Ultrasound imaging is an indispensable imaging tool that is found in almost all global hospitals, as it provides real-time images, uses ionizing radiation, can be conducted with portable systems, and is inexpensive—with systems ranging in price from about USD 10,000 for phone-based systems to over USD 300,000 for high-end systems, providing a wide range of capabilities. However, ultrasound images suffer from low tissue contrast, image speckle, shadowing, and various artifacts, making image interpretation difficult. Furthermore, the use of ultrasound and interpretation of the images also suffer from user variability. Nevertheless, ultrasound imaging is used in disease diagnosis, assessing responses to therapy, guiding biopsies, and guiding surgical interventions. Applications of ultrasound imaging are very wide and include obstetrics, gynecology, cancer, cardiac, vascular, urology, musculoskeletal diseases and conditions.

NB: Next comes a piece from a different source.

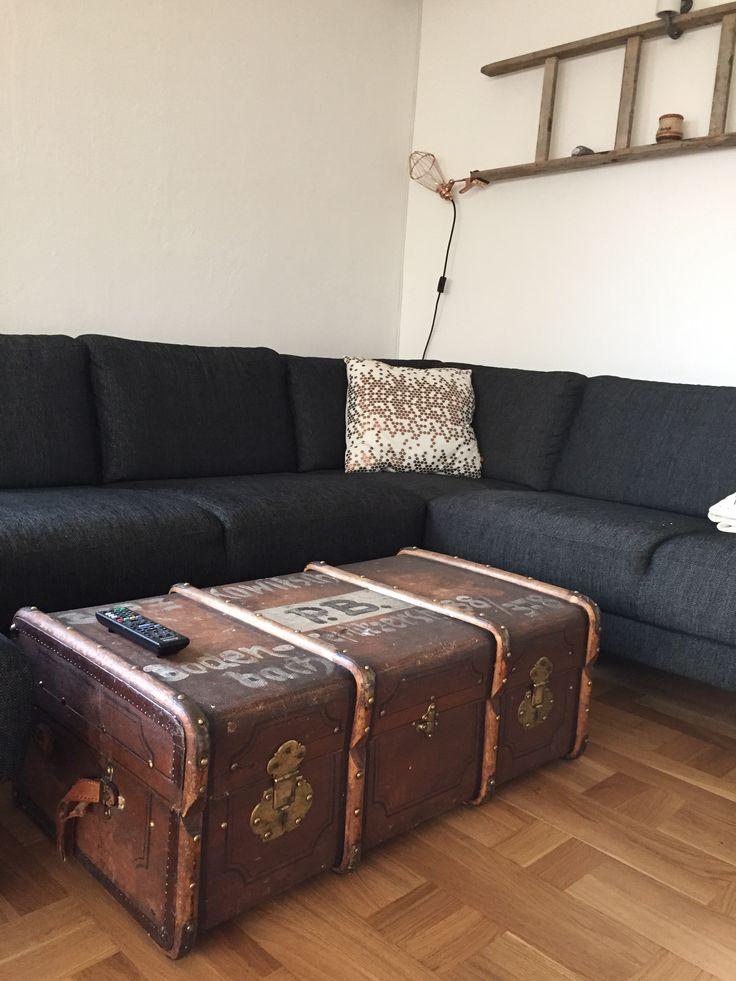 Nyt sofabord (kuffert indført omkring 2 verdenskrig)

Although machine learning tools such as deep learning have primarily been used in applications with CT and MR images, due to some of the limitations of ultrasound imaging, applications of machine learning to ultrasound images are lacking. However, over the past few years, applications of deep learning methods have increased exponentially, including applications using ultrasound images. Deep learning tools promise to make ultrasound imaging less variable and user-dependent, make procedure times shorter, and improve the guidance of biopsy and therapy applicators in image-guided interventions. Opportunities include pathology detection, classification of pathology as benign or malignant, segmentation of lesion size needed for monitoring response to therapy, quantification of changes in pathology in response to therapy, guidance and tracking of tools in the body, and other applications.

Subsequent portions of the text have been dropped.